EXERCISE MATERIALS –
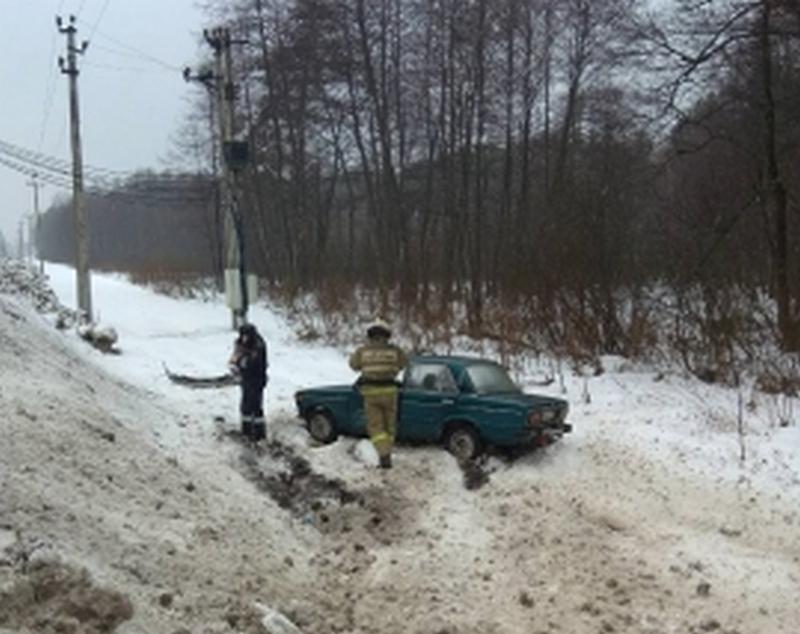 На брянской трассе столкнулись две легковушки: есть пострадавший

---

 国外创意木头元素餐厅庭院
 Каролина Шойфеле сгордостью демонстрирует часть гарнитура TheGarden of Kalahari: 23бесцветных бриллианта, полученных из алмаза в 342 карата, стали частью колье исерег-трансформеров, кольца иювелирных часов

PROBLEM –
What you return must be an exact retyping of the lines above starting at the line with "国外创意木头元素餐厅庭院" and ending at the line with "Каролина Шойфеле сгордостью", and nothing besides.

ANSWER TO THIS EXERCISE –
 国外创意木头元素餐厅庭院
 Каролина Шойфеле сгордостью демонстрирует часть гарнитура TheGarden of Kalahari: 23бесцветных бриллианта, полученных из алмаза в 342 карата, стали частью колье исерег-трансформеров, кольца иювелирных часов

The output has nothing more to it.